Su carisma funcionaba con todo. Cuando no estaba luchando con ellos, se llevaba mucho mejor con los trolls que la gente que simplemente creía que los trolls tenían los mismos derechos que todo el mundo. Incluso la Horda, compuesta hasta el último hombre por individualistas recalcitrantes, estaba bajo su influjo.

Pero el señor Saveloy también había visto la falta de dirección de sus vidas y, una noche, había llevado la conversación hacia las oportunidades que se abrían en Auriente…

En la expresión de Seis Vientos Benéficos se encendió una luz.

—¿Tienen ustedes contable? —preguntó.

—Pues la verdad es que no.

—¿Y este robo lo van a tratar como ingreso o como capital?

—Pues no lo había pensado en esos términos. La Horda no paga impuestos.

—¿Cómo? ¿A nadie?

—No. Es curioso, pero nunca les he visto conservar su dinero durante mucho tiempo. Parece desaparecer todo en bebida y mujeres y en vivir por todo lo alto. Supongo que desde un punto de vista heroico eso cuenta como impuestos.

Se oyó un «pop» cuando Seis Vientos Benéficos descorchó un botellín de tinta y lamió su pincel de escribir.

—Pero esa clase de cosas probablemente cuenten como gastos deducibles para un héroe bárbaro —dijo—. Son parte de las características del trabajo. Y luego está por supuesto el uso y desgaste diario de armamento, ropa protectora… Está claro que podrían pedir por lo menos un taparrabos nuevo cada año…

—No creo que hayan pedido ni uno por siglo.

—Y están las pensiones, claro.

—Ah. No use nunca esa palabra. A ellos les parece una palabrota. Pero en cierta forma es por eso que han venido.
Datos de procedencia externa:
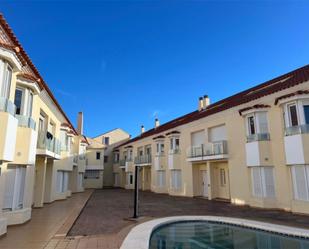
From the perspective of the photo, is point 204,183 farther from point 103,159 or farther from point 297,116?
point 103,159

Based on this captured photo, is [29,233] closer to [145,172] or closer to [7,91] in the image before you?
[7,91]

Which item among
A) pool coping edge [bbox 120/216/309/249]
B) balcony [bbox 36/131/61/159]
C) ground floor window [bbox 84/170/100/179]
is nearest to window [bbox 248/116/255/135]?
pool coping edge [bbox 120/216/309/249]

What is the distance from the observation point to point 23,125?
35.7ft

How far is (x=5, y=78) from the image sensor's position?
29.9 ft

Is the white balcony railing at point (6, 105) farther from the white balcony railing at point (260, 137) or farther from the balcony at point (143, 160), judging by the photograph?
the balcony at point (143, 160)

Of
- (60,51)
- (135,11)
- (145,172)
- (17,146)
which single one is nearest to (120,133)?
(145,172)

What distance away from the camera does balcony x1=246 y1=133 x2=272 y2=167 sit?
16.0 m

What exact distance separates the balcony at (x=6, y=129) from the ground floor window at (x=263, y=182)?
1462cm

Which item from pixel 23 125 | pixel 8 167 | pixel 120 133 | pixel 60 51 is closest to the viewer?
pixel 8 167

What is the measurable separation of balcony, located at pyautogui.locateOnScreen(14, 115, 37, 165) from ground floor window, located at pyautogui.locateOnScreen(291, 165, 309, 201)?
14438 millimetres

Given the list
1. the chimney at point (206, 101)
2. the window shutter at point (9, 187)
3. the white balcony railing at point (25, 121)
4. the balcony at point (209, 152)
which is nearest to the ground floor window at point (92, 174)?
the balcony at point (209, 152)

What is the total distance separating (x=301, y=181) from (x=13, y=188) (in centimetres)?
1492

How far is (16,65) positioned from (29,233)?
253 inches

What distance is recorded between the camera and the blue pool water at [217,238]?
25.7 ft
Esta es su última aventura.

—Cuando hayan robado esa cosa tan valiosa de la que no me quiere hablar.

—Eso es. Le invitamos con mucho gusto a unirse a nosotros. Tal vez pueda usted ser un… la cuenta de la vieja… un trozo de cuerda con nudos… ah… contable bárbaro. ¿Ha matado a alguien alguna vez?
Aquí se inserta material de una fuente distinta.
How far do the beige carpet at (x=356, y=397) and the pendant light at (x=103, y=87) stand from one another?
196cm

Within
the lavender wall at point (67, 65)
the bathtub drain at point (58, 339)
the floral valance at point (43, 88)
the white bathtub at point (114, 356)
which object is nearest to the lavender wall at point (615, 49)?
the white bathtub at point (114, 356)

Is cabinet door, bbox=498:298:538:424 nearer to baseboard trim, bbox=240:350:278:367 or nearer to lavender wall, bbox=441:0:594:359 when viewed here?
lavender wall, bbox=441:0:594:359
—No directamente. Pero siempre he creído que se puede infligir un daño considerable con una Demanda Final bien puesta.

El señor Saveloy sonrió.

—Ah, sí —dijo—. La civilización.

Todavía quedaba un ninja en pie, pero apenas. Hamish le había pasado con la silla de ruedas por encima del pie. El señor Saveloy dio unos golpecitos en el brazo del recaudador.

—Disculpe —dijo—. A menudo me encuentro con que tengo que intervenir en esta fase.
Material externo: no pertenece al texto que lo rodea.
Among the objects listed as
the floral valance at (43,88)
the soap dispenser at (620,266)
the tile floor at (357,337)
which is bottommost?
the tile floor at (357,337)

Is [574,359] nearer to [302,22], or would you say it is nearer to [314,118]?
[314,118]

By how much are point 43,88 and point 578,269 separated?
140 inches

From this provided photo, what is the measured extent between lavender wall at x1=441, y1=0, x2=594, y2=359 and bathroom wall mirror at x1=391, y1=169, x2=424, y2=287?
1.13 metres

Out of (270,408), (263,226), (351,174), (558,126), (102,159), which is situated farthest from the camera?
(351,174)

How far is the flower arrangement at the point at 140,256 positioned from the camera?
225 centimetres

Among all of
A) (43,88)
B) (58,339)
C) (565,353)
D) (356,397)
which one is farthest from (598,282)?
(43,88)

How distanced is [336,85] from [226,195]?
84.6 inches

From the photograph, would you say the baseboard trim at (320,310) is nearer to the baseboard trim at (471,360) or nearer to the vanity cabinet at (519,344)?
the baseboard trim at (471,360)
Caminó con paso suave hasta el superviviente, que miraba a su alrededor con aspecto desesperado. Tenía seis espadas entrelazadas en torno al cuello como si acabara de tomar parte en un baile folclórico más bien enérgico.

—Buenos días —dijo el señor Saveloy—. Debería señalar simplemente que Gengis aquí presente es, a pesar de las apariencias, un hombre notablemente honrado. Le cuesta comprender las bravuconadas vacías. Quiero aventurarme por ello a sugerir que se abstenga de frases del tipo «Prefiero morir que traicionar a mi emperador» o «Adelante, no os cortéis» a menos que las diga muy, muy en serio. Si quiere pedir compasión, bastará una simple señal con la mano. Le aconsejo encarecidamente que no intente asentir con la cabeza.

El joven miró de lado a Cohen, que le dedicó una sonrisa alentadora.

Luego hizo una señal a toda prisa con la mano.